The covariance matrix of this method is

$$\boldsymbol{\Omega }={{\varvec{\Sigma}}}^{1/2}{\varvec{C}}{\boldsymbol{\Sigma }}^{1/2}$$

It has another form as

$$\boldsymbol{\Omega }={{\varvec{d}}{\varvec{i}}{\varvec{a}}{\varvec{g}}({{\varvec{e}}}^{\mathbf{^{\prime}}}{({\boldsymbol{\Sigma }}^{1/2}{\varvec{C}}{\boldsymbol{\Sigma }}^{1/2})}^{-1})}^{-1}$$

where ${\varvec{e}}=\left(\mathrm{1,1},\dots ,1\right)$ and its length is the sum of all group sizes.

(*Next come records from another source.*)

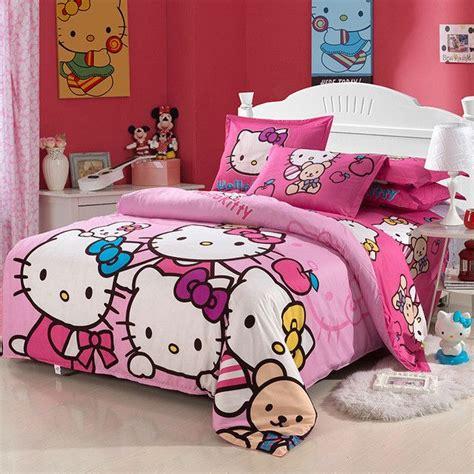 pikachu comforter set best 10 pikachu bed ideas on pinterest giant pikachu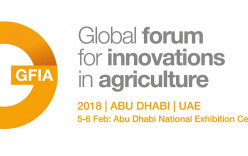 Abu Dhabi to Host Global Forum for Innovation in Agriculture during UAE Innovation Month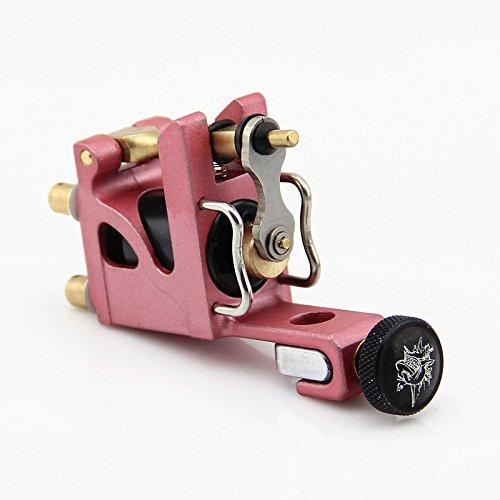 Rotary Tattoo Machine Pink Alu Alloy Mini Motor Tattoo Gun Brass Bar Liner Shader Beauty Body Care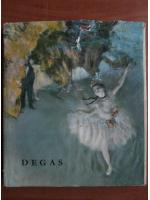 Anticariat: Ioan Horga - Degas
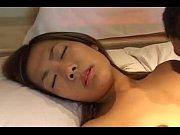 Видео голой русской спящей девушки в hd
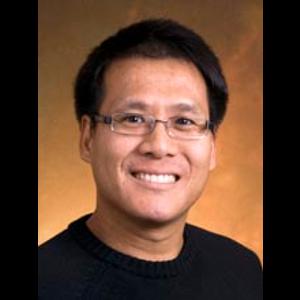Dr. Steven T. Nguyen, MD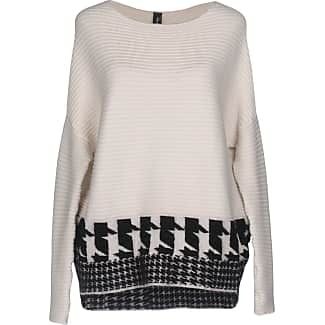 Outlet Locations Cheap Online Cheap 2018 New KNITWEAR - Jumpers Pianurastudio Latest Collections Online 2018 Unisex Cheap Online Clearance From China hbVMfMV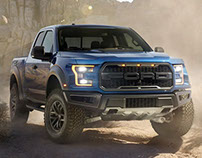 Ford Raptor Spy Shot 2017 Model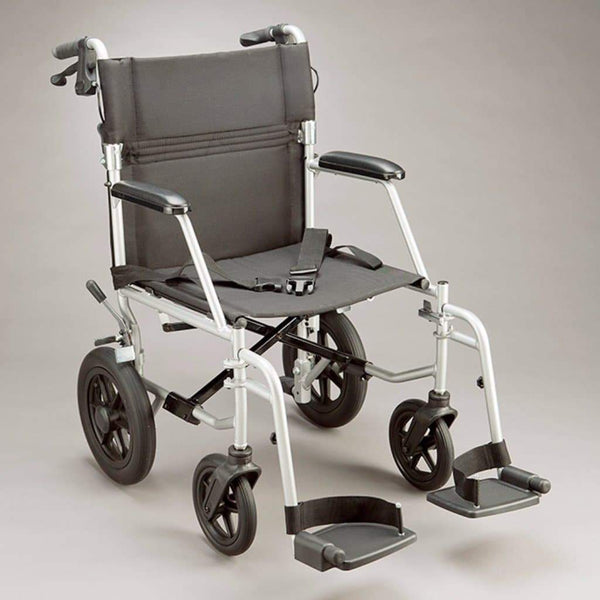 Care Quip - Vito Plus Transit Wheelchair 202, Breeze Mobility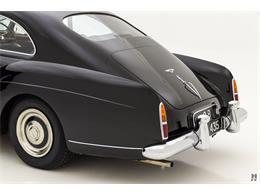Picture of 1956 Bentley S1 - Q538
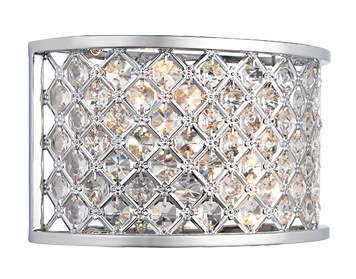 Endon Hudson 2 Light Wall Light, Chrome Plate Finish With Clear Crystal Glass - HUDSON-2WBCH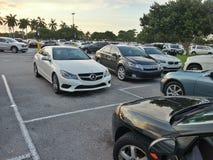 Estacionamiento de la alameda de Boca Raton Foto de archivo libre de regalías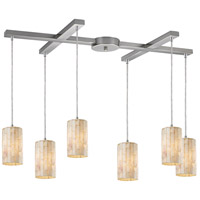ELK Lighting Piedra 6 Light Pendant in Satin Nickel 10147/6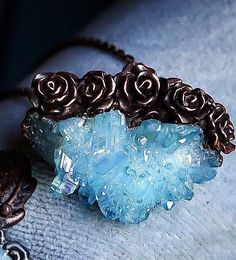 A personal favorite from my Etsy shop https://www.etsy.com/listing/462115030/authentic-aqua-aura-crystal-embellished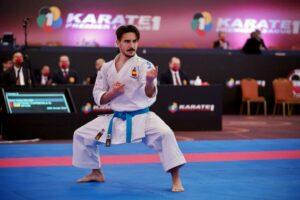 Damián Quintero se reafirma como líder internacional en la Karate Premier League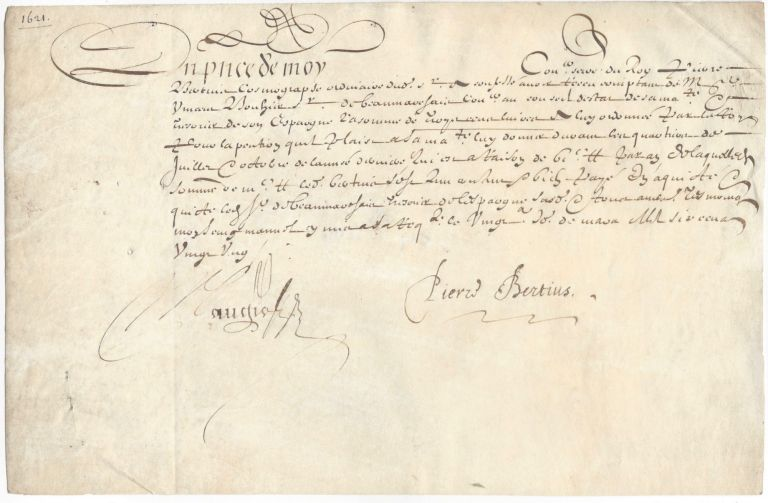 Signed Receipt on Vellum. Petrus Bertius.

The formula of the linear unbiased estimators $\widehat{\boldsymbol{\alpha }}$ and $\mathrm{Cov}\left(\widehat{\boldsymbol{\alpha }}\right)$ are expressed as follows

$$\widehat{\boldsymbol{\alpha }}={\left({{\varvec{X}}}^{\mathrm{^{\prime}}}{\boldsymbol{\Omega }}^{-1}{\varvec{X}}\right)}^{-1}{{\varvec{X}}}^{\mathrm{^{\prime}}}{\boldsymbol{\Omega }}^{-1}\widehat{{\varvec{\beta}}}$$

$${\widehat{\alpha }}_{2}=\left(\mathrm{0,1}\right)\widehat{\boldsymbol{\alpha }}$$

$$\mathrm{Cov}\left(\widehat{\boldsymbol{\alpha }}\right)={\left({{\varvec{X}}}^{\mathrm{^{\prime}}}{\boldsymbol{\Omega }}^{-1}{\varvec{X}}\right)}^{-1}$$

$${\mathrm{Cov}\left(\widehat{\boldsymbol{\alpha }}\right)}_{22}=(\mathrm{0,1})\mathrm{Cov}\left(\widehat{\boldsymbol{\alpha }}\right)\left(\begin{array}{c}0\\ 1\end{array}\right)$$

Under null distribution ${\widehat{\alpha }}_{2}=0$ and $\widehat{\boldsymbol{\alpha }}=0$, the Wald statistic of the SNP-environment interaction effect and the SNP and SNP-environment joint effects follow 1 and 2 degrees of freedom (df) ${\upchi }^{2}$ distribution, respectively.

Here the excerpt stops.